L’ancien couvent accueillera désormais l’École des Beaux-Arts, créee en 1797 sur les vestiges des Académies, dont elle hérite du patrimoine et de quelques pratiques. Au milieu du siècle, les locaux du couvent sont vétustes et les élèves, à l’étroit. On charge Félix Duban de bâtir un Palais des Études à la hauteur d’une École des Beaux-Arts. Le bâtiment est achevé en 1839. Vingt-cinq ans plus tard, l’architecte couvre la cour d’une grande verrière à charpente métallique, très moderne. Ainsi protégée, cette cour accueille la collection de moulages antiques, modèles indispensables à l’étude, auprès desquels les étudiants parfont leur pratique du dessin. En 1863, une bibliothèque est créée : elle appuie les enseignements théoriques, renforcés par la récente réforme des études.

L’enseignement est placé sous des dogmes, des modèles idéaux que les collections et le décor exaltent. Le nom des grands artistes est gravé sur la façade de l’École. Dans l’hémicycle d’honneur, destiné à recevoir les cérémonies officielles, Paul Delaroche peint un panthéon des artistes les plus appréciés de l’histoire de l’art européen : Rubens, Correge, Titien, Van Dyck, Le Lorrain, Puget, Pallad, Durer, Léonard, Raphaël… voici de qui les jeunes gens doivent s’inspirer.

Dans l’ancienne chapelle du couvent, les conservateurs font installer des moulages et copies peintes qui s’éloignent pourtant des dogmes gréco-romains érigés par l’Académie.

L’école sans cesse s’agrandit. En 1858, Duban bâti une galerie des expositions sur le quai Malaquais ; trois décennies plus tard, l’hôtel de Chimay, adjacent, est intégré au complexe. Mais déjà, elle est passée de mode. Ceux qui défrayent les chroniques artistiques n’ont pas concouru au prix de Rome : c’est à l’académie Julian ou chez Gleyre qu’ils se sont formés. Au XXe siècle, les modèles académiques s’essoufflent.
Création contemporaine, collection patrimoniale, une coexistence impossible ?
En 1968, les étudiants portent un coup fatal à l’enseignement de l’École. Un siècle après la grande réforme des Beaux-Arts, la formation n’est plus adaptée au monde moderne. Au lendemain de mai 68, les plâtres sont évacués, l’enseignement renouvelé.

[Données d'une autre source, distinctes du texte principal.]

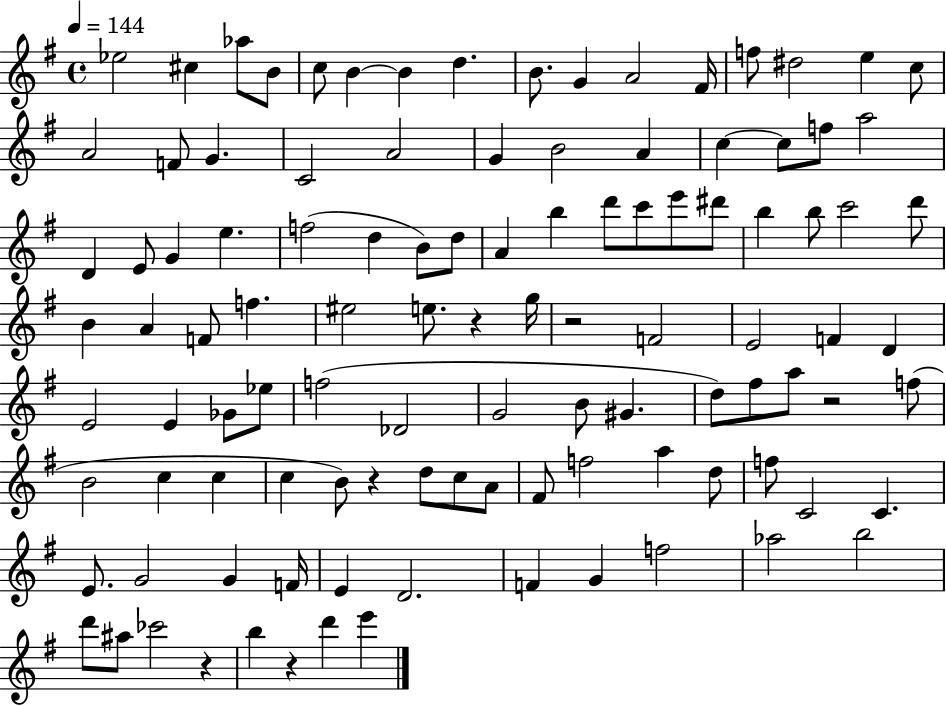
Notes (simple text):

L’école a aujourd’hui retrouvé son prestige et son éclat. La création y est vivante. Entre les vieux murs, de jeunes générations dessinent leur avenir, parfois brillamment. Les Portes Ouvertes nous donnent à voir cette école vivante, dynamique. Dommage, cependant, que son riche patrimoine ne soit pas plus valorisé.
Création contemporaine, collection patrimoniale, une coexistence impossible ? Certainement pas, bien au contraire. L’une et l’autre peuvent se nourrir, sans s’étouffer mutuellement. Les étudiants l’on bien prouvé, en faisant renaître cette tradition oubliée de l’École, le bal des Quat’z’art, défilé foutraque et costumé qui effrayait les bonnes mœurs d’un XIXe conservateur.
Bref, l’an prochain ne ratez pas les Ateliers ouverts de l’École des Beaux-Arts, elle a encore beaucoup à vous surprendre !
J’ai, un dimanche matin, traversé de part en part cette ecole, vide. Grandes cours, longs couloirs, rendus plus impressionnants encore par le silence, un très bon souvenir. Merci de votre madeleine.